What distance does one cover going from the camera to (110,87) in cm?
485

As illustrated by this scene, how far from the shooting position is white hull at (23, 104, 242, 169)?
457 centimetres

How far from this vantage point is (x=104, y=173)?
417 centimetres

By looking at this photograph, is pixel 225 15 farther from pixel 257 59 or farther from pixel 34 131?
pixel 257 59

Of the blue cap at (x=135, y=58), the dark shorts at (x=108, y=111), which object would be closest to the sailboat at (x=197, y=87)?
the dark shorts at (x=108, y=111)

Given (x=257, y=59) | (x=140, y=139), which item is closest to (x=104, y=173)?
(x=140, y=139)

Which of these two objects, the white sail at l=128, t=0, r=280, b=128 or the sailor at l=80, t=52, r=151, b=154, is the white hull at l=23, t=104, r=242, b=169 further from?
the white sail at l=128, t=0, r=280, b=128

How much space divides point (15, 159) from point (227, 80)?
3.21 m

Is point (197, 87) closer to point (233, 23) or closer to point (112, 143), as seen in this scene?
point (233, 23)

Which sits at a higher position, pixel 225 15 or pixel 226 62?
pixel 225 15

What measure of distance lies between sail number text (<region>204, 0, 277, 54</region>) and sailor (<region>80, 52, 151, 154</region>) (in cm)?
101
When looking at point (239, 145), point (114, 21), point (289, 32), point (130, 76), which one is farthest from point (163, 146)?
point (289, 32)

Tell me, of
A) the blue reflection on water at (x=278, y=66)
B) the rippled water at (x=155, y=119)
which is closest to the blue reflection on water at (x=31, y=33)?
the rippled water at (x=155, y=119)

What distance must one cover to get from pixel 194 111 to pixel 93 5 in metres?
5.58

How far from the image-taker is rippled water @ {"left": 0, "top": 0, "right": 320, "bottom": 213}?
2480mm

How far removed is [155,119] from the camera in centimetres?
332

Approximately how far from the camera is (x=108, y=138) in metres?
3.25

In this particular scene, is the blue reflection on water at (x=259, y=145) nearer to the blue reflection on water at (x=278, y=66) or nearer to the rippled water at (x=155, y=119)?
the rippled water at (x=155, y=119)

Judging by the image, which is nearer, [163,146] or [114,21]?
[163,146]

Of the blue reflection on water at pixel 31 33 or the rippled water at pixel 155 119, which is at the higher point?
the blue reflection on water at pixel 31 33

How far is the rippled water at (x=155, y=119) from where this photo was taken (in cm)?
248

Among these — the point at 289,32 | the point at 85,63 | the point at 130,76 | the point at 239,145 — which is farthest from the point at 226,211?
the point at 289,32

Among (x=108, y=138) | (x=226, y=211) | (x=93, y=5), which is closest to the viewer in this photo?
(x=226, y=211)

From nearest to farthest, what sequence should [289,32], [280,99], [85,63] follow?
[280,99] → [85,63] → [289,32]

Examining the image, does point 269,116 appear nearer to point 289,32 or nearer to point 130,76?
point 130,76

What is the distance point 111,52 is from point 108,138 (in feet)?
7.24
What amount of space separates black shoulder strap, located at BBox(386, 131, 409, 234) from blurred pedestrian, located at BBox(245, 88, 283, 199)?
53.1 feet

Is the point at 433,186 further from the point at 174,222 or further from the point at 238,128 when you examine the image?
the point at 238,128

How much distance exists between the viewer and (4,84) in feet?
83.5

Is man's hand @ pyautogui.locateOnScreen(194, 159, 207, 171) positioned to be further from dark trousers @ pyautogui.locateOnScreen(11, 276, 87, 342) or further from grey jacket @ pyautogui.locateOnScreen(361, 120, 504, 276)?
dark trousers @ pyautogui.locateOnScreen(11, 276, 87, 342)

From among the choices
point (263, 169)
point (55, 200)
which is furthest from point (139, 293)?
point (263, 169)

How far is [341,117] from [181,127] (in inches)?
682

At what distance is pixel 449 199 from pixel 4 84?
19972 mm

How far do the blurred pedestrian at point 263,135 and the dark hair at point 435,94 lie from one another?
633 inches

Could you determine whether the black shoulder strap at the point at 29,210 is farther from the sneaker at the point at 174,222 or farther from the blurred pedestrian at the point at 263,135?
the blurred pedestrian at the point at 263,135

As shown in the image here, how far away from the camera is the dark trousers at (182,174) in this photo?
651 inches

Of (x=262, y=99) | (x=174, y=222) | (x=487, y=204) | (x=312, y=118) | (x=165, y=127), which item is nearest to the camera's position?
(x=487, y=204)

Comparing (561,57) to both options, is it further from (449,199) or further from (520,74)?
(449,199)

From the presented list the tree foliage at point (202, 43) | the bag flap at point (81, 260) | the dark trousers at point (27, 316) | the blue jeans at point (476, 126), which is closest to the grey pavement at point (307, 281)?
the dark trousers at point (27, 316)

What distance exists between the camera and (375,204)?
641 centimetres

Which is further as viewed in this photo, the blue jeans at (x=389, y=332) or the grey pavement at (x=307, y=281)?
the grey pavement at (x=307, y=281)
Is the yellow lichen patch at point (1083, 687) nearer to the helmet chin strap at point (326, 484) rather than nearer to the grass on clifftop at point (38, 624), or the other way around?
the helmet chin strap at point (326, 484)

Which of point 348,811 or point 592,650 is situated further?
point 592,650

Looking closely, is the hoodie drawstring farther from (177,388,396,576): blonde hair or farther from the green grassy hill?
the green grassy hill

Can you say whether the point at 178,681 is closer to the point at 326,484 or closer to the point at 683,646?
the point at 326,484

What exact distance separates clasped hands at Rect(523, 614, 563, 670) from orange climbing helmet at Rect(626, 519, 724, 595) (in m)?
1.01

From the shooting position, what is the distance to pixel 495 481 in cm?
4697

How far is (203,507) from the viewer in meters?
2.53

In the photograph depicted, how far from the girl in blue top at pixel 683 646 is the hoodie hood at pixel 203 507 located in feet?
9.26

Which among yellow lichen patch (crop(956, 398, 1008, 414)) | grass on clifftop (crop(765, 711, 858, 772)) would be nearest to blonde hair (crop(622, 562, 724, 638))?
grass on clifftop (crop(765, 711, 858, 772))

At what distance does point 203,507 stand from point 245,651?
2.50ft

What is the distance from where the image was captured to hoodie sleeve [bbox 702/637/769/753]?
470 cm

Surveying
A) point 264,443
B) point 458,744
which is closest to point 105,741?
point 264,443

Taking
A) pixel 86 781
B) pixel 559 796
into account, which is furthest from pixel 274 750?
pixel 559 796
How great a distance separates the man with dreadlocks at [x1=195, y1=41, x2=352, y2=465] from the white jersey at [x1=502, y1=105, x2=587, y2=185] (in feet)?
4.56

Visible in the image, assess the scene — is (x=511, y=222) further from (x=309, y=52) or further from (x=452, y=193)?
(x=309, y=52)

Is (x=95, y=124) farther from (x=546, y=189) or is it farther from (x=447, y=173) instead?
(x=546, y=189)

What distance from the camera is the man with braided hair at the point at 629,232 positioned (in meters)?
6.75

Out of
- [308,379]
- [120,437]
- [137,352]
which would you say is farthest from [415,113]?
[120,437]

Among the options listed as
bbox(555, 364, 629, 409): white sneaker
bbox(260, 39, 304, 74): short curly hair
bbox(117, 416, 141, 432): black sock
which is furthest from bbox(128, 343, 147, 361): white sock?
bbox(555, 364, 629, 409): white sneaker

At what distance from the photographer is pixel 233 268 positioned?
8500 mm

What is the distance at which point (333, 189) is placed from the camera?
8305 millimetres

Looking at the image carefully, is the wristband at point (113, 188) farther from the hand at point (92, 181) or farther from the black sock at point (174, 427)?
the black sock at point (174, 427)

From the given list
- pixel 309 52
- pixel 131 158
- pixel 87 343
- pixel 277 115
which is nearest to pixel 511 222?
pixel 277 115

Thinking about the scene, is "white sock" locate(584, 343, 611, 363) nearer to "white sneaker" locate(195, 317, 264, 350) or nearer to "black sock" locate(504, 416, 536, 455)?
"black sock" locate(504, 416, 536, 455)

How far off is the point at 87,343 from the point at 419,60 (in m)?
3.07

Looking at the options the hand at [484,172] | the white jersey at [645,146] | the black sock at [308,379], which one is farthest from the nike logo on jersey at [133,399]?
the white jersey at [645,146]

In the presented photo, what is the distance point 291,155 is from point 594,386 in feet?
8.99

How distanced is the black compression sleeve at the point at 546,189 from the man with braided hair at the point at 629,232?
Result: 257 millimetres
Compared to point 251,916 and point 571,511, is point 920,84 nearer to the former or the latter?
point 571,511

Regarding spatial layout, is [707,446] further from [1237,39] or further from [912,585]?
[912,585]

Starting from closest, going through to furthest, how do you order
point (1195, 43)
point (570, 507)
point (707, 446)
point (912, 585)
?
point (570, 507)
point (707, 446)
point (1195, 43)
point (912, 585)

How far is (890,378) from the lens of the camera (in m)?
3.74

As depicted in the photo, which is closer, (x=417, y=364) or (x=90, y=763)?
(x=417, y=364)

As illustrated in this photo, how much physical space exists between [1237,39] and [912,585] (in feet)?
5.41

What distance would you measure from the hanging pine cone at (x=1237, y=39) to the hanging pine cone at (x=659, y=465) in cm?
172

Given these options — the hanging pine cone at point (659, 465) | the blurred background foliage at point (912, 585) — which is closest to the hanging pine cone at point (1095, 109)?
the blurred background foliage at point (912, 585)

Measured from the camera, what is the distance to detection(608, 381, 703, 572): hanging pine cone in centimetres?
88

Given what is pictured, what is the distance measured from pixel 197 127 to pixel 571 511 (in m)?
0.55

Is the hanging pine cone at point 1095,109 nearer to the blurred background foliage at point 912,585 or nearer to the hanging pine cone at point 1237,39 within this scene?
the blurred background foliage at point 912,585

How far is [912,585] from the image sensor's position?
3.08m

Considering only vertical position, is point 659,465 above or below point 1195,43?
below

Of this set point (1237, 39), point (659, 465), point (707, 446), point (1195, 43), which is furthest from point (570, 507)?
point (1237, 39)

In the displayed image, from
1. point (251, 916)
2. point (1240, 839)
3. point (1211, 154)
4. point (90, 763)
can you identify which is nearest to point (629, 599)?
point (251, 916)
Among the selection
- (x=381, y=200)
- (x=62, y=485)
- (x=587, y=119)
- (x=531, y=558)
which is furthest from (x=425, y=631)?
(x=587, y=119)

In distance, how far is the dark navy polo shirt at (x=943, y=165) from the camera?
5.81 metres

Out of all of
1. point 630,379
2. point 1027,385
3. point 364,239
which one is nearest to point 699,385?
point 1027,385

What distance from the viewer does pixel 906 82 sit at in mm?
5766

» GIVEN TASK: Copy the stretch of the material from the line containing "Among the selection" through the end of the material, keeping every line as it is.

» ANSWER TO THE TASK:
Among the selection
- (x=381, y=200)
- (x=62, y=485)
- (x=587, y=119)
- (x=531, y=558)
which is furthest from (x=425, y=631)?
(x=587, y=119)

In distance, how far is the dark navy polo shirt at (x=943, y=165) from the camera?
5.81 metres

Out of all of
1. point 630,379
2. point 1027,385
3. point 364,239
which one is nearest to point 699,385?
point 1027,385

What distance from the viewer does pixel 906 82 sit at in mm?
5766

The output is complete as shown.